Instructions for the task ▸ In the piece on solar and wind energy below, list the things the writer says we still expect to have or do when the sun doesn't shine or the wind doesn't blow.

--- START Extract ---

Marita: Sun and wind … free, but expensive to convert

Here’s the latest from Marita ….

The sun and the wind are free, but converting them to reliable electricity is expensive, if not impossible

In an effort to get America off of fossil fuels, “free” solar and wind energy is often touted as the solution. However, in reality, the so-called free energy has high costs and does little to minimize fossil-fuel use or cut greenhouse gases.

Because solar-and-wind energy are not available 24/7—also frequently referenced as not “dispatchable”—incorporating them into the electricity portfolio requires back-up power to be available on demand. When the sun doesn’t shine or the wind doesn’t blow, we still expect to have heating or air conditioning, cook our dinners, charge our phones, and use our computers. To do this, requires fossil fuels—typically natural gas “peaking plants,” but depending on what is available, it may be a coal-fueled power plant that is forced to operate inefficiently; releasing more CO2 than it would if allowed to operate as intended.

Think of it this way.

If you want to cook a hamburger, and you have a charcoal grill, you go outside about 30 minutes before you plan to cook. You mound up the charcoal, sprinkle it with lighter fluid, and toss on a match. When the coals are white on the edges, you know they are ready. You put your burger on the grill and cook it for five to eight minutes. Once you remove the burger, the coals are still hot for hours. Ultimately, they burn down to ashes and are cold enough that you can throw them into your plastic trash can, or into the forest. To restart it later in the same day is not efficient.

By comparison, if you are going to cook that same hamburger over natural gas, or propane, you go out five minutes before you plan to grill to heat up the elements. You cook your burger, and you turn it off. No coals, no cool down needed.

--- END Extract ---
--- START Given entries ---

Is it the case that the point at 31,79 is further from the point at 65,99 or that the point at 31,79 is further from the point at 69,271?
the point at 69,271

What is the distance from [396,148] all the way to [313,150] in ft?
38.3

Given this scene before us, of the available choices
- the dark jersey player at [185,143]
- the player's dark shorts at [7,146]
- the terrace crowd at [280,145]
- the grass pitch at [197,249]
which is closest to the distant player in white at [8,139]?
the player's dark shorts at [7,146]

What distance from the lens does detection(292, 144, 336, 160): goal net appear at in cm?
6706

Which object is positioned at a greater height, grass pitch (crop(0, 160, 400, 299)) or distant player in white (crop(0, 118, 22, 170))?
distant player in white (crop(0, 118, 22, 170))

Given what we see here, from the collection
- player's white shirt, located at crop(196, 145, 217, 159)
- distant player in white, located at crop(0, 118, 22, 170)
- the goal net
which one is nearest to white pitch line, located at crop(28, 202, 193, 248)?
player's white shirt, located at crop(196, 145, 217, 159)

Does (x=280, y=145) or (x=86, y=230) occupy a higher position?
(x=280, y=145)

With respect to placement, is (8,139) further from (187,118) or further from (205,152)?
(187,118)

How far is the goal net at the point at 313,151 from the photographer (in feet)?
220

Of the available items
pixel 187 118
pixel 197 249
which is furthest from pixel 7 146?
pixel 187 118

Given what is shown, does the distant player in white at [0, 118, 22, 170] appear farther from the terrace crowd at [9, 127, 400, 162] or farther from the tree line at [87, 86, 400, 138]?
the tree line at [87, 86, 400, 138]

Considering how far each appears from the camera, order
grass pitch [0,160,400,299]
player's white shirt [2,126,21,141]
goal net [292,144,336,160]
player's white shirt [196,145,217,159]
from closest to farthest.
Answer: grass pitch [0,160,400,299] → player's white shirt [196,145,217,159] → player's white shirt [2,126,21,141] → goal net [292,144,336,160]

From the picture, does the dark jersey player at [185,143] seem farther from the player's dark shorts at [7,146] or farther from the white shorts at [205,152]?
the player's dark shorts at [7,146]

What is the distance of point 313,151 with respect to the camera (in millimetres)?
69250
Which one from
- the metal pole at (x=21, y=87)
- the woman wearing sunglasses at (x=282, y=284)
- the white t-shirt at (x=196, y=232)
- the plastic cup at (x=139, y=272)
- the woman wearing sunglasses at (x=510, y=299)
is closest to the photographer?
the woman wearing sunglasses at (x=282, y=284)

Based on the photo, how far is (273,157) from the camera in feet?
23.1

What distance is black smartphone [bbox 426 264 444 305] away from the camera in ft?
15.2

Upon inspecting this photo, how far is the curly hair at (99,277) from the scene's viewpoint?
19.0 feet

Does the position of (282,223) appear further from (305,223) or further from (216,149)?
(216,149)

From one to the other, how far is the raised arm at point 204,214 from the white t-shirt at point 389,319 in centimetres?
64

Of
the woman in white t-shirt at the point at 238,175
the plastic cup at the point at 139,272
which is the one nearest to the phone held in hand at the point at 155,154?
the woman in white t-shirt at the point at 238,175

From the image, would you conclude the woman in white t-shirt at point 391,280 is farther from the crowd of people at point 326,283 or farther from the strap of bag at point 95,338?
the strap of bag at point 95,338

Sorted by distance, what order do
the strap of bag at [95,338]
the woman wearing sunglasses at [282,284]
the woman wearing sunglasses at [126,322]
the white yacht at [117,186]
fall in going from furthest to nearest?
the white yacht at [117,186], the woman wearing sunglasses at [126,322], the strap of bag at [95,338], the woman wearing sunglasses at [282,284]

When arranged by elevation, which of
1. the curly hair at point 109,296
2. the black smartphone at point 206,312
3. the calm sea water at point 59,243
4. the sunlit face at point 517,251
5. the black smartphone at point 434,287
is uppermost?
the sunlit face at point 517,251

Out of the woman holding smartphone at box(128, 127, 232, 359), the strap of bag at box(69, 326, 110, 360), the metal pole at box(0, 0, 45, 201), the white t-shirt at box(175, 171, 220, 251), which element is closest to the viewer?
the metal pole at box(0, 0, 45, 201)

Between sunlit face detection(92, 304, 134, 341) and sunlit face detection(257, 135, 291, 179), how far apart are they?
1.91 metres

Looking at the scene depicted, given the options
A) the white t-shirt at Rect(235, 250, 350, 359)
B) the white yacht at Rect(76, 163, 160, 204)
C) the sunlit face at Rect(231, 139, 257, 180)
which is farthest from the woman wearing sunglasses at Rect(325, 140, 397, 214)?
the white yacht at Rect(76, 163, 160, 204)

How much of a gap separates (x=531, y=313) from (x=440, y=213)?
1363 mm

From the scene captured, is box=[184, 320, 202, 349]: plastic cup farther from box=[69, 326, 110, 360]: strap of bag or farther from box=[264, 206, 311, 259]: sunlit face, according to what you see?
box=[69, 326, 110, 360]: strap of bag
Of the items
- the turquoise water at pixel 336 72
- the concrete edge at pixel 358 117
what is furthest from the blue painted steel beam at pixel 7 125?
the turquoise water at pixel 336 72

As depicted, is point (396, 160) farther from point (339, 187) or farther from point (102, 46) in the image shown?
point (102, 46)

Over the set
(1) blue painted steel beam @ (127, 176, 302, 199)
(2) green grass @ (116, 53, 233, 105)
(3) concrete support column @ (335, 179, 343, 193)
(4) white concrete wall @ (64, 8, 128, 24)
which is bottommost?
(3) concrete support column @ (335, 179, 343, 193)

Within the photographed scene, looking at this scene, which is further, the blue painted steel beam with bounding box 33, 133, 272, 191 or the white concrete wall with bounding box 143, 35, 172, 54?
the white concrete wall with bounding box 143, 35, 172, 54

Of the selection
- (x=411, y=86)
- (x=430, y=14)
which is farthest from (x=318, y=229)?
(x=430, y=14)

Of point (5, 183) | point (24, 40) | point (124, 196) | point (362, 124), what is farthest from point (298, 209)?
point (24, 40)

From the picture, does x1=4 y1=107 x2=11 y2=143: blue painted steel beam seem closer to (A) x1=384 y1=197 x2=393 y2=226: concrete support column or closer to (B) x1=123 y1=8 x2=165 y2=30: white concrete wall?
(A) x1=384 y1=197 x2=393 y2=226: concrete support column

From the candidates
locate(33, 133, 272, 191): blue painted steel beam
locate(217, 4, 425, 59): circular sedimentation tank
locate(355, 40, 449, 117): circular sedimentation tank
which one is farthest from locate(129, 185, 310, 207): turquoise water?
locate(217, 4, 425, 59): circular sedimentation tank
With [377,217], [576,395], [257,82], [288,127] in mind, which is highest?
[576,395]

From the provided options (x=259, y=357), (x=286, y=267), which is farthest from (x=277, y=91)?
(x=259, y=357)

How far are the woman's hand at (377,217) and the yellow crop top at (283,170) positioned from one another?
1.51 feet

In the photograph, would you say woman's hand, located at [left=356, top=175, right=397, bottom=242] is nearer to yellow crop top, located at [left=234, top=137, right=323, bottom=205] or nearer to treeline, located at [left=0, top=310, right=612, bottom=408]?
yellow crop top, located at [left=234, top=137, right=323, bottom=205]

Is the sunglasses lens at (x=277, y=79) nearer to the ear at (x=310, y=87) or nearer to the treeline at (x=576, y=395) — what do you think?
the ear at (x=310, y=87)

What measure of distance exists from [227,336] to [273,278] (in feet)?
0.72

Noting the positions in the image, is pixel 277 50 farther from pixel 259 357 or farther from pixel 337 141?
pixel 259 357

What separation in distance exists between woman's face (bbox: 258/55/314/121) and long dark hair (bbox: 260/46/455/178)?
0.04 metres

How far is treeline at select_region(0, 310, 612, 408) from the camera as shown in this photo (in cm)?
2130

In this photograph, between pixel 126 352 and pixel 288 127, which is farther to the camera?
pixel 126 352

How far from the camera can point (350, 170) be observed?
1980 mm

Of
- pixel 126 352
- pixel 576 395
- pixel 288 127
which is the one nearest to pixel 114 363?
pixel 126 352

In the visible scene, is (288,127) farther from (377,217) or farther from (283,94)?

--- END Given entries ---

Reply to the task ▸
- Heating or air conditioning
- Cooking our dinners
- Charging our phones
- Using our computers